You came out with that article when INTC was in the $40s. At 10x earnings and 12+% shareholder yield. I took the other side and made 40+%.
x
I don't own INTC, but the narrative around the stock is crazy. We live in a world where if a company builds a chip, it will go into something. Google, AWS, and Microsoft are going to be constantly building data centers as more and more companies transitions to the cloud and the amount of data saved their continues to grow by companies already on the cloud. We haven't even really seen growth in self-driving, which will require storage of Terabyte's worth of data per day. There are also billions of people without access to internet still to this day, who slowly will gain access to the internet. The semiconductor industry is just going to constantly grow at some rate and INTC will see some share in that growth. I would buy INTC, if I didn't already own NVDA.
bengalesq profile picture
Agree with much of this - speculation of course but seems the logical analysis. That said, it is a cash cow that still has a huge market share. It has gone the opposite direction from what I thought made sense. Its competitors are not better plays however because they represent a completely different type of investment - despite being in the same industry - because of the multiples involved. That said I sit on the sidelines for now - a buyer around 50 and if I owned I suppose I would hold here or sell out half a stake.
T
Moving forward from Ahab, I take the long view of Jewish history (in which I am considerably influenced by the opinions of Josephus and Gibbon) . So it seems to me that pig-headedness, determination, and go-it-alone have been attributes which have been both helpful and hurtful over the past couple of thousand years. In the more recent period of 1980-2021 both Intel and AMD could be considered to have followed different paths, but with somewhat analogous stubborn virtues and vices. For the next five years, Intel is arguably more in control of its destiny than AMD, which is why I have stock holdings in INTC, and also in TSM.

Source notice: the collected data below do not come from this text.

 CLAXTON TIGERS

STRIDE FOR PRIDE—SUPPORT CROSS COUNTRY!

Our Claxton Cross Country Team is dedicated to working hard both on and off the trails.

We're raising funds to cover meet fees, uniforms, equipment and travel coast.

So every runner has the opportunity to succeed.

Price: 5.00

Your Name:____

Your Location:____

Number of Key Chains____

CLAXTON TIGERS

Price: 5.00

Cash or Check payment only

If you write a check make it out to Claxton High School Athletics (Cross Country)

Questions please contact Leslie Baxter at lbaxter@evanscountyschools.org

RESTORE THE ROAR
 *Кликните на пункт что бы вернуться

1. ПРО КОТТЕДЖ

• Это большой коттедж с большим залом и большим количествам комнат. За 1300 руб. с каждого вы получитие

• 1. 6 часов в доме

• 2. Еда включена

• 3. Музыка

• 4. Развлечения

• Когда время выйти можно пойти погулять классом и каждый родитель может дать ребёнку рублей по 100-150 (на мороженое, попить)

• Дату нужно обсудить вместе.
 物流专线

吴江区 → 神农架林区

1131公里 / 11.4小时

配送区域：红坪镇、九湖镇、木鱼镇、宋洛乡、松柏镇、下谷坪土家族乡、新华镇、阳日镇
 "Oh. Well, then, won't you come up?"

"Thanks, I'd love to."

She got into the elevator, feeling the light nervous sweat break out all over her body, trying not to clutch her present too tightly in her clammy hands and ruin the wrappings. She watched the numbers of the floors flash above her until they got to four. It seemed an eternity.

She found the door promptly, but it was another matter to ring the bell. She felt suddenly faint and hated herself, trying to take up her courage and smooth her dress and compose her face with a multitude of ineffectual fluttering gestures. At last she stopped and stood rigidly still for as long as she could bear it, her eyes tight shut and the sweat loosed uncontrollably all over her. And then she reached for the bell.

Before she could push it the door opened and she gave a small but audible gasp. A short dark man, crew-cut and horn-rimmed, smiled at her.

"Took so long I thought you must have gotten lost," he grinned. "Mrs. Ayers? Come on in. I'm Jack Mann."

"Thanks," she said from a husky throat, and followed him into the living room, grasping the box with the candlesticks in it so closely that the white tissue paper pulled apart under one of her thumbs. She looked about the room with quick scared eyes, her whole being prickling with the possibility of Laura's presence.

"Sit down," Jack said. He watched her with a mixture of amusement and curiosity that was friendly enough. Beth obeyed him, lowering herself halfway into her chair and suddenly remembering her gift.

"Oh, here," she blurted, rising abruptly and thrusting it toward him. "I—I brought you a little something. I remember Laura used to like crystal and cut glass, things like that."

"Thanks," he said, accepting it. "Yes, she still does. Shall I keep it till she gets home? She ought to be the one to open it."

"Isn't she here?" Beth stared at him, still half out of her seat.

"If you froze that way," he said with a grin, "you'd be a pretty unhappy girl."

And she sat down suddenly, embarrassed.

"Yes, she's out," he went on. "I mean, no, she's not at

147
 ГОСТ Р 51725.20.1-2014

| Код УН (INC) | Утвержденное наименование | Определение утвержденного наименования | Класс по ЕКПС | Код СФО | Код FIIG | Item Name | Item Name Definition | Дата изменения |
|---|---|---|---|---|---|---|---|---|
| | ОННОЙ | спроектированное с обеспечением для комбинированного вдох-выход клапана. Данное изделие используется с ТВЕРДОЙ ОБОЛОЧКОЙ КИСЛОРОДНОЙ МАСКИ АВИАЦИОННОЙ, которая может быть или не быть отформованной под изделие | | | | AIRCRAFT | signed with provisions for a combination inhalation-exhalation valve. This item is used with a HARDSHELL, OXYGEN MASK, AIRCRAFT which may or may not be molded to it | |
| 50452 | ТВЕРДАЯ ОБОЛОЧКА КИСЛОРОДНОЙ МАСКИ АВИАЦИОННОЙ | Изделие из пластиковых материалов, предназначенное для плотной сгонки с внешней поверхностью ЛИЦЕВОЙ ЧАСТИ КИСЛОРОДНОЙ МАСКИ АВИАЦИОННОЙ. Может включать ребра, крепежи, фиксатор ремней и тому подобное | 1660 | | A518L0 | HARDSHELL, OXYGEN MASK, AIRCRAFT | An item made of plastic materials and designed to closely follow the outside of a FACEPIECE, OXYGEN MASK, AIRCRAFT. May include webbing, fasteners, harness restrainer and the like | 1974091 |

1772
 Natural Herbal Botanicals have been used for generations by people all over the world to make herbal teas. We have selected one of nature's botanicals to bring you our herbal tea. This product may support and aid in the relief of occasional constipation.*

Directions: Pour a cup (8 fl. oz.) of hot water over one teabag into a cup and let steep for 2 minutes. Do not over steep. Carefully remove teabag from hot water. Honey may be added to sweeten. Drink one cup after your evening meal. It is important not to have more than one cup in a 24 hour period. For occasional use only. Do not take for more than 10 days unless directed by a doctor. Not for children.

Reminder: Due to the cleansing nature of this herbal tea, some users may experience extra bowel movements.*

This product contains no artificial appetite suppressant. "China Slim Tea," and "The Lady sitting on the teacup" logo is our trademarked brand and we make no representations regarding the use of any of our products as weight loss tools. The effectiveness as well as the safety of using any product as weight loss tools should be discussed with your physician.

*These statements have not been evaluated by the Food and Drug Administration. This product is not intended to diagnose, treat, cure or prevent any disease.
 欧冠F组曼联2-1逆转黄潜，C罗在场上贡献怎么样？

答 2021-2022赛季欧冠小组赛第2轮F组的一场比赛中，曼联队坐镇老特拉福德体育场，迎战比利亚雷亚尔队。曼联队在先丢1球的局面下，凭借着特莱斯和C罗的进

The determining factor over that period, not mentioned in the excellent article above, is going to be determined by whether state-of-the-art foundries can find sufficiently skillful labor forces to keep yields at a satisfactory level. (This supply factor will control the demand/supply equation, and will dictate pricing and thus profitability for both vendors and customers). Engineering design has tended to produce machines, manufacturing procedures, and quality control factors which are simply too demanding of skills and precision for the available human resources, in the clean-room environment where a speck of dust can ruin a whole production run. Silicon Valley has problems in this regard, Taipei not so much.
P
Not only is Taiwan close to China but so is South Korea. China could easily convince North Korea to lob a missile into some of Samsung's foundries. So foundries are important to the security of the United States and $20 billion isn't even pocket change to the US government anymore. And it is possible that Intel will actually do a good job manufacturing new processors. It is difficult but others do it, it just takes the right kind of management and know how. They could also get a little homegrown expertise from some Micron employees. So altogether I think there are better places to place your bets.
s
@PreCambrian dude. taiwan is fulled backed by USA.
o
@sojuofwallstreet

Yet to be seen.
j
@oslo
Our current comrades will not go to war over Over Taiwan, just bluster. Plus, if China does pull the trigger they will go all the way and take Korea as well. Ultimate goal will probably mean Japan as well. We’ve seen this movie before with another player.